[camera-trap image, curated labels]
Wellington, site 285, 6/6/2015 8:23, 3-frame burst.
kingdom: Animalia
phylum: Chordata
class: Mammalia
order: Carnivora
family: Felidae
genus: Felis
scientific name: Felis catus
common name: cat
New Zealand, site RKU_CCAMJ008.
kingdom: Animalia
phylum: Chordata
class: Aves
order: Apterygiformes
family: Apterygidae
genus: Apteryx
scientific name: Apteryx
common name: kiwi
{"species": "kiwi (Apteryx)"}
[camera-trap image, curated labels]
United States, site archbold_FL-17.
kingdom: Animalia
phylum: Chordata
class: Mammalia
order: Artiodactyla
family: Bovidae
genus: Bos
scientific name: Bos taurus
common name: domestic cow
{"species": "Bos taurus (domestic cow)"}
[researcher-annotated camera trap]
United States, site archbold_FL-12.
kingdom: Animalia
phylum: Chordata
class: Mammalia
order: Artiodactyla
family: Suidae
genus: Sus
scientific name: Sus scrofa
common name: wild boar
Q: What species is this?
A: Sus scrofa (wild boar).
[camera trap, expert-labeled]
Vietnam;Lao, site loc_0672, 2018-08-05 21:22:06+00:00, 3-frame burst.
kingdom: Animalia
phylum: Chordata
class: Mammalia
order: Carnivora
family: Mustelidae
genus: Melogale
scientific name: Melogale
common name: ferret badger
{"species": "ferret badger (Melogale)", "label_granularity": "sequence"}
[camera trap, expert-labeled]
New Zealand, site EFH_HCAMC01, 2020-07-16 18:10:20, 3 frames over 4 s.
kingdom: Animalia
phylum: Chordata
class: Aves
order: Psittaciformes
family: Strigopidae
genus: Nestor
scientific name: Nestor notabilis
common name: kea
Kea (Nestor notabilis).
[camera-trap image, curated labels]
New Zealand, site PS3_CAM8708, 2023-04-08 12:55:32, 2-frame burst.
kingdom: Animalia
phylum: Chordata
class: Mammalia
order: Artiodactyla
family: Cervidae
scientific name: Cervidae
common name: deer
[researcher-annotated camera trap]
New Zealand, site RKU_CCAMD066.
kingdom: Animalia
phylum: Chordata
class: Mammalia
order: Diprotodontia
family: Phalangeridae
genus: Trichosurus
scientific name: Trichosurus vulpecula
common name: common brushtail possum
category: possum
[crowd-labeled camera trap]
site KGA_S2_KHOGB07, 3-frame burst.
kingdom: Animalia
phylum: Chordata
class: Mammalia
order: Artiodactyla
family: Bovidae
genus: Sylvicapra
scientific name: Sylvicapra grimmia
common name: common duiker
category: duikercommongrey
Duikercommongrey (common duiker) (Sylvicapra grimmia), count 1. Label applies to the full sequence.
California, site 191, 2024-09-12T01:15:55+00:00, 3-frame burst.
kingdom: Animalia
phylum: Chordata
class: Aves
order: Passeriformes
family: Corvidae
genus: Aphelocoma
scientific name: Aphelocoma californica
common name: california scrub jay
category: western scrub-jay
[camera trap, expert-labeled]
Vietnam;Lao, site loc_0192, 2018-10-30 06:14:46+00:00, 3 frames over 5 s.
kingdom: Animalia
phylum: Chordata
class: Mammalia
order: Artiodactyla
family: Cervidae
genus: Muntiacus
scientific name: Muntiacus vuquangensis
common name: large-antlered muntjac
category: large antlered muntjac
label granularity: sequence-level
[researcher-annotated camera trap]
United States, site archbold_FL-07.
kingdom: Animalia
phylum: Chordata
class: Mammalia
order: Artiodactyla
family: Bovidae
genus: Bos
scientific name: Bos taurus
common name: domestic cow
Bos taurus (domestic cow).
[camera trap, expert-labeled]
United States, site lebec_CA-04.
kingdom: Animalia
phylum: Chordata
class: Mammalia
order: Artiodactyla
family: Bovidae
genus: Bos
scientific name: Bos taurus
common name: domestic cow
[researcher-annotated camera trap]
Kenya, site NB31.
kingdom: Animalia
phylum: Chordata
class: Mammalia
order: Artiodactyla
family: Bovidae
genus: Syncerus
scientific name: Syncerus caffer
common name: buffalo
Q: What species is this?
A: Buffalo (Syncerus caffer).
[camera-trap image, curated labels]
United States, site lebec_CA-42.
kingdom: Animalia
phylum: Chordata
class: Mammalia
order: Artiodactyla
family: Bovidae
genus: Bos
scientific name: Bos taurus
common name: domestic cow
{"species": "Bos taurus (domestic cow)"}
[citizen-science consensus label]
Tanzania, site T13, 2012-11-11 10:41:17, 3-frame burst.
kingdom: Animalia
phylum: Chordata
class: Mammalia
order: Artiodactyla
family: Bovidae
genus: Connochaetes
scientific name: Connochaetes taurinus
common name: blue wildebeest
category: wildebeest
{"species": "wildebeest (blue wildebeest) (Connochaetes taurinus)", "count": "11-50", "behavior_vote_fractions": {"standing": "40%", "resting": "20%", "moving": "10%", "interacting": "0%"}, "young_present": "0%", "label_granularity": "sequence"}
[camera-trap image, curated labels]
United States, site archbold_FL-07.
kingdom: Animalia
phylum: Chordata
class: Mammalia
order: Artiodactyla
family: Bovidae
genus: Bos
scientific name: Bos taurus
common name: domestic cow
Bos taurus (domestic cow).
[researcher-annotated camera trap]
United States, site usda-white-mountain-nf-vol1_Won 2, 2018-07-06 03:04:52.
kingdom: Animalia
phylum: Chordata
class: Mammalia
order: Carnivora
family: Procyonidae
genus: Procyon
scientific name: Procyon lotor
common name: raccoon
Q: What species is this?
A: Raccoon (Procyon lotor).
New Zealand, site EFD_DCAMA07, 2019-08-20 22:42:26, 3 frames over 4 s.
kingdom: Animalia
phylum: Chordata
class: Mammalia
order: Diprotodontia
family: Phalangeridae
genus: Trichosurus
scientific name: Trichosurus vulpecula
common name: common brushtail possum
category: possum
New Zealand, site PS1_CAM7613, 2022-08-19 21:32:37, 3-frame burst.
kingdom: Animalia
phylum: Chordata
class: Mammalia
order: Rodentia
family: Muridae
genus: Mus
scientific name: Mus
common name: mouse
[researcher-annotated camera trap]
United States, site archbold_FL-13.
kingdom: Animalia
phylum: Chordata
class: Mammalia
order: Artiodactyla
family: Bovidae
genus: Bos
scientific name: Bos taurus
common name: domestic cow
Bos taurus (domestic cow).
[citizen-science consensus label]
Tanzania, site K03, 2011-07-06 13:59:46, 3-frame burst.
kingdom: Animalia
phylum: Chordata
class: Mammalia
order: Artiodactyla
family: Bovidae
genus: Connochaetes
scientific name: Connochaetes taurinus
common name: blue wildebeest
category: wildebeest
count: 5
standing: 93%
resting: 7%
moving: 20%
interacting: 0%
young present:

——————

Please list every line of the records that contains "Vietnam".

TASK ANSWER:
Vietnam;Lao, site loc_0672, 2018-08-05 21:22:06+00:00, 3-frame burst.
Vietnam;Lao, site loc_0192, 2018-10-30 06:14:46+00:00, 3 frames over 5 s.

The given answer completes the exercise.